Disqus Custom CSS Styling in 3 Easy Steps

Posted on Jun 24 by ack.
Categories: ack, online, usability, web 2.0.

DisqusSo I have been running Disqus on this blog for over a year now, and I am a huge fan of the service. [Ed note: I got a little fired up here, so feel free to jump right to the steps.] My prior experience with comments had me deleting at least a few comments daily, all being spam. Akismet has improved much since then, but with Disqus I now have only had to remove 1-2 spam comments this past year. That is fantastic results. I also recently checked a friends dormant blog and there were 112K spam comments missed by Akismet needing approval, yes, that’s thousands!

So this is a very cool tech company based in NYC with money from Fred Wilson’s Union Square Ventures (which is how I first heard of Disqus). But what I just don’t get is how they don’t give more support for changing the look and feel of the content they put on my blog.

I understand completely that they can’t actually help individuals with how to code their pages, but the best info they have is on this Disqus wiki page on Custom CSS? I would love to hear any non-html-developer try and make use of that page. It was either written by developers who have long forgotten what it is like to deal with non-developers, or the lawyers got involved (And I don’t consider myself enough of an expert on the topic to start editing their wiki page). By support, all that is needed is a good sample and walk-thru webpage.

Now Disque is a completely user-friendly service that requires only a bit of copy and paste of a line of code, it is perfectly targeted at the non-technical (blogging) audience, yet they really dropped the ball at the last possible moment. Their code and styling look great on untextured white background, and nothing else, and pretty much disappear on a black background based site like mine.

So I mentioned I have been using Disqus for a year, so how did I solve this problem? I didn’t. For the last year I have had black text comments on a black background. You see, when I set this up, I went to try and change the styling from the Disqus admin, where of course it is never even mentioned. From a Google search, all I got was the above page telling me to create something from scratch using whatever elements listed on the page I wanted to use, which frankly is so unhelpful and a waste of my time. So since I have have a very low commented site, I didn’t bother.
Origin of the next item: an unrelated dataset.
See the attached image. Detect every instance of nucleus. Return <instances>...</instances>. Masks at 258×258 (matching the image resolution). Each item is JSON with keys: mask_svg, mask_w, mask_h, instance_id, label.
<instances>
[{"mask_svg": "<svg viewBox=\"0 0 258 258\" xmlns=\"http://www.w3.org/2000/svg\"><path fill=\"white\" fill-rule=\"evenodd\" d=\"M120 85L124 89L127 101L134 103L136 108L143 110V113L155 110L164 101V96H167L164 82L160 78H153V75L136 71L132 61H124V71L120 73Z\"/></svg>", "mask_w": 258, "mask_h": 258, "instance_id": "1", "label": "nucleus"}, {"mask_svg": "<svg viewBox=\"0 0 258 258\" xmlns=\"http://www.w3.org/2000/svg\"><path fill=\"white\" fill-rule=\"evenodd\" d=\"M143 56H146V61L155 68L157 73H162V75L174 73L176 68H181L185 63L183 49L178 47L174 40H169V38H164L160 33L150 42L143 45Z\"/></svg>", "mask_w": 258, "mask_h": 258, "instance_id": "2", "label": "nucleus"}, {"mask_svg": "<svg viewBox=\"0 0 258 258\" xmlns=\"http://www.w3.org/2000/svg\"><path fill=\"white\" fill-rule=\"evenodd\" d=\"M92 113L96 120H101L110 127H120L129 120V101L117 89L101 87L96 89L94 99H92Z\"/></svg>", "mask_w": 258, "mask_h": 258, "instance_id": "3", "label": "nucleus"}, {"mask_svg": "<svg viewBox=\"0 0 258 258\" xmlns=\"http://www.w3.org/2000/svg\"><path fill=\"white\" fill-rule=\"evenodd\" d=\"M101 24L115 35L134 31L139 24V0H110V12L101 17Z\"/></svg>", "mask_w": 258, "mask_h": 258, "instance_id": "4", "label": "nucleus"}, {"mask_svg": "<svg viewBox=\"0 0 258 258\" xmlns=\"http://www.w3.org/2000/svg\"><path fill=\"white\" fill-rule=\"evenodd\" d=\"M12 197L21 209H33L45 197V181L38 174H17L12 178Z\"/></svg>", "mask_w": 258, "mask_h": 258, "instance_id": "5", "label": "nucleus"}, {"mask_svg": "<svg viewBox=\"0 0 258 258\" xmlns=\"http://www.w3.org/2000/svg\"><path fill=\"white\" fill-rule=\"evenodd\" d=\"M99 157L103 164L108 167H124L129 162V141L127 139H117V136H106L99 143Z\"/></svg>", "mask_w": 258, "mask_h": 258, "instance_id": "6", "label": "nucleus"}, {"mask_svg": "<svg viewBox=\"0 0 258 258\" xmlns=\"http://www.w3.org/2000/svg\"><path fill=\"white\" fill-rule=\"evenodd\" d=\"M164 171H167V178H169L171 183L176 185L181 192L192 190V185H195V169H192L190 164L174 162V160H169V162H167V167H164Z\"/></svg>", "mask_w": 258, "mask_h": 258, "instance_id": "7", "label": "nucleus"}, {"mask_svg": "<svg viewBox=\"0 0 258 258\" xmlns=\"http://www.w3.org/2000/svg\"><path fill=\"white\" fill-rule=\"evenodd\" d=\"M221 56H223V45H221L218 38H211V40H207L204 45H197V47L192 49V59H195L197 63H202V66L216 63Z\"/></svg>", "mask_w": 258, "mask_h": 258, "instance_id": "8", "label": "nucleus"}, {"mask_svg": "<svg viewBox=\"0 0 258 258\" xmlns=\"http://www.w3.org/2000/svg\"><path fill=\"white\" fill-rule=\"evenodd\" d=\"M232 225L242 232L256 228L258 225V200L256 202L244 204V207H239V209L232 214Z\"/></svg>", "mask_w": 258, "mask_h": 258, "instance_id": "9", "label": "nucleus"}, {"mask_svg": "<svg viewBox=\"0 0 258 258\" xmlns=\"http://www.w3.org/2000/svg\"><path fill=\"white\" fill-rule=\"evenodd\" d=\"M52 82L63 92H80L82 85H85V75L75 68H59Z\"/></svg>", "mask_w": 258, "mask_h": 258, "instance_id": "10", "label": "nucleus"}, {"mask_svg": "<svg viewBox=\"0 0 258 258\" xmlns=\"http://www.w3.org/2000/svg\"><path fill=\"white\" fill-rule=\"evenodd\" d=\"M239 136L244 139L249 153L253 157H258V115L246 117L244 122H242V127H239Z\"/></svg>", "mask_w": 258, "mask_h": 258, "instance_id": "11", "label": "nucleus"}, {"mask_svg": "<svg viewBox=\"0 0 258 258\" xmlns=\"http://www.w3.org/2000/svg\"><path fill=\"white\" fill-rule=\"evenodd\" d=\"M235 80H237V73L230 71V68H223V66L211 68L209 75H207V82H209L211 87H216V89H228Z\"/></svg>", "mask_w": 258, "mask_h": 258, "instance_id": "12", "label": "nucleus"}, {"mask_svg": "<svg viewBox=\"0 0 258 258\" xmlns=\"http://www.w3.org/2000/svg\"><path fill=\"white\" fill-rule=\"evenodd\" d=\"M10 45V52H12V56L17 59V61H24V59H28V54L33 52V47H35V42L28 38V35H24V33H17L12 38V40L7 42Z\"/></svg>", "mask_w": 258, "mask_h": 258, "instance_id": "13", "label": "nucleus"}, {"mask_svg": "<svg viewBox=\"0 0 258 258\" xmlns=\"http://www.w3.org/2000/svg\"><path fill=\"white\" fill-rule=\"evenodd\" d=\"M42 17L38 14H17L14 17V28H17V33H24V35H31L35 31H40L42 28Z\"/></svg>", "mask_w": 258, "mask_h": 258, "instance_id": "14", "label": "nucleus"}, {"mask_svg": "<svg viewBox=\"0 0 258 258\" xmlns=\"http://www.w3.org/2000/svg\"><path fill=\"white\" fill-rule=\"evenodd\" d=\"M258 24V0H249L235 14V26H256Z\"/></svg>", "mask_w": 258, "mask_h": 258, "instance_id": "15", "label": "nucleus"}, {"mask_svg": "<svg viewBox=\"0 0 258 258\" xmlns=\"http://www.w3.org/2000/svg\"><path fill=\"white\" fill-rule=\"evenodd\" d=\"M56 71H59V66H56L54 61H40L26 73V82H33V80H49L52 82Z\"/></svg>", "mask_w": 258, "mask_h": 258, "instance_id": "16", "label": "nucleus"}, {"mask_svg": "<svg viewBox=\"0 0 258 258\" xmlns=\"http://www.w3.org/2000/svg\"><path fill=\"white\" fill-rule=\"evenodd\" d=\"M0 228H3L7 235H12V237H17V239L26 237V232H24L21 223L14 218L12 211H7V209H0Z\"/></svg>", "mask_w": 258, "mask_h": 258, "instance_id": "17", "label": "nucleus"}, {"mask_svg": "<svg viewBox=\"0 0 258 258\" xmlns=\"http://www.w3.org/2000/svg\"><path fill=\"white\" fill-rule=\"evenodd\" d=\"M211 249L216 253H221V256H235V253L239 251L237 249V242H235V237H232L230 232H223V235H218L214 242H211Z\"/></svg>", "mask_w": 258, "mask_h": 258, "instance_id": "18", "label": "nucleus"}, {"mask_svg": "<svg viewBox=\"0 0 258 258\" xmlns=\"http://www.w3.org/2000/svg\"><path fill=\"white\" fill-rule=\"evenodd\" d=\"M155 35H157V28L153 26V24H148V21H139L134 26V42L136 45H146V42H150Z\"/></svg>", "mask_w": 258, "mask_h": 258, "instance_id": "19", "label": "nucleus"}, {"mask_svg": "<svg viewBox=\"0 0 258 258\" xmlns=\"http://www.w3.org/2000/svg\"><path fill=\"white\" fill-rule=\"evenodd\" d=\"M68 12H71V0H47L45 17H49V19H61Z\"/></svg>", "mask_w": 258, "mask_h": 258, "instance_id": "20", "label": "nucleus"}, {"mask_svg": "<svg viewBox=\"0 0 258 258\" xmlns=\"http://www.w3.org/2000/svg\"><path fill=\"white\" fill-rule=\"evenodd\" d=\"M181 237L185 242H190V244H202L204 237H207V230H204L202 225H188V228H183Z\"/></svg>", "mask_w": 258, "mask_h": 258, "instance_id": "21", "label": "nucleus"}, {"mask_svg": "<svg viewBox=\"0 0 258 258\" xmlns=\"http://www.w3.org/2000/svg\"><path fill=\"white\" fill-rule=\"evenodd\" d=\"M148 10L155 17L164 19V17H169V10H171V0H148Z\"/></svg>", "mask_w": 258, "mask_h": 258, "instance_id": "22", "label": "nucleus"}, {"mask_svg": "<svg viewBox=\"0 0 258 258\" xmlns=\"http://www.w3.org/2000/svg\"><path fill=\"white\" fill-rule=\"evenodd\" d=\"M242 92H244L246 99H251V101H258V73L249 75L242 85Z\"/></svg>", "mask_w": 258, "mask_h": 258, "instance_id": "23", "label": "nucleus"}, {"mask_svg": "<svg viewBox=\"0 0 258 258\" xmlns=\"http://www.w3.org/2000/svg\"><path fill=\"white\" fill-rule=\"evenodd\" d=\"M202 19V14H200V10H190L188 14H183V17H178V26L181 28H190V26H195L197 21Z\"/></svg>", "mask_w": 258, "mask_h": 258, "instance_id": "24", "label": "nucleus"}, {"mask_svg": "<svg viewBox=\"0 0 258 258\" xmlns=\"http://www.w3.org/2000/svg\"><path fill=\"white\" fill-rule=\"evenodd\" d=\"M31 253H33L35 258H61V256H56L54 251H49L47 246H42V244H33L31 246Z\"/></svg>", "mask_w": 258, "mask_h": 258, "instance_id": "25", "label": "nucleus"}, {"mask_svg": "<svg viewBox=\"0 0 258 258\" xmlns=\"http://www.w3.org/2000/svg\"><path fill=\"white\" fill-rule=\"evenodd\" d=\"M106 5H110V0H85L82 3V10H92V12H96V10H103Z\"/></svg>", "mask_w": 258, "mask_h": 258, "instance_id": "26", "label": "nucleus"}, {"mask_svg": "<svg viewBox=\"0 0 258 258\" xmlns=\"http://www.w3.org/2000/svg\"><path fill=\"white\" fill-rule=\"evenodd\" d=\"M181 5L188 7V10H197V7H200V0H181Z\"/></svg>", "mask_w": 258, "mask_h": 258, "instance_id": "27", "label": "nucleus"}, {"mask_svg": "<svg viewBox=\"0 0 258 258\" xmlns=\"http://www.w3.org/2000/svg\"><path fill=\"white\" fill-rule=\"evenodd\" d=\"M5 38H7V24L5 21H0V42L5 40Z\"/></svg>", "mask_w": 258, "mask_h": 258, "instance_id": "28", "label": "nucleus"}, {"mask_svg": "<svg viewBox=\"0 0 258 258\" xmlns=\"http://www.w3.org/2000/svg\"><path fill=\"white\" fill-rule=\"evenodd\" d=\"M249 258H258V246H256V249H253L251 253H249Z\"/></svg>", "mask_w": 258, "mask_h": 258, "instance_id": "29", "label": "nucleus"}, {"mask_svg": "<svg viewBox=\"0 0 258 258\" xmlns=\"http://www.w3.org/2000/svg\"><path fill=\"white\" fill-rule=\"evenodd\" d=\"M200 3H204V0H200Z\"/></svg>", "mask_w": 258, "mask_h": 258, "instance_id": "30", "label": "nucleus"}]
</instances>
But now I actually know enough CSS to be dangerous, so I thought I would finally tackle the issue. As a bonus I assumed with a year passed there should be some better examples floating around, but I was wrong. So now I am providing what I did to solve this simple issue, that I have seen many many people still have.

So here is my own sample for anyone trying to create custom background and text colors for Disqus in three easy steps:

Step 1: Start with a Disqus CSS sample, here is mine: disqus-form.css and save it so that you can edit it.

Step 2: Edit it. HTML and CSS can look scary, but you only actually have to start with one small section to change the background and font text color for the entire Disqus section (which is all I’ve been trying to do). Then upload the file to your blog.

/* Everything Disqus on your page is contained within this. */
#disqus_thread {
background-color: #000000;
color: #ffffff;
border-style: solid;
border-color: #cccccc;
padding: 5px;
}

Now this looks intimidating, but all you need to know about colors is that “ffffff” is white and “000000″ is black (”cccccc” is gray). So my background color is black and my (font) color is white. If you want to get more tricky then those, look up your html color. Border-color is a gray line around the Disqus area, and the Padding gives a little space around the outside (5 pixels worth).

Step 3: You will need to add the following bit of code to your Wordpress/blog header template file, inside the “head” tag. Change “yourblog.com” to your blog address and where you uploaded the file. Save the template header when done.

<script type="text/javascript">var disqus_iframe_css = "http://www.yourblog.com/disqus-form.css";</script>
<link type="text/css" rel="stylesheet" href="http://www.yourblog.com/disqus-form.css" media="screen" />

Guess what, you are done. Hope this helps.

I think it is ALWAYS better to provide a template that has good simple notations for people to make changes, so I grabbed the initial CSS file from this forum post. Most of the advice was to add only the first line to your template header and make half the changes to the CSS in your blog’s template CSS, and I find that too confusing, so I combined them into the same file.

I know I didn’t explain how to find your template files or what all the CSS options are, or even what CSS stands for (Cascading Style Sheets), but that’s what Google is for once you get the basics done. Good luck.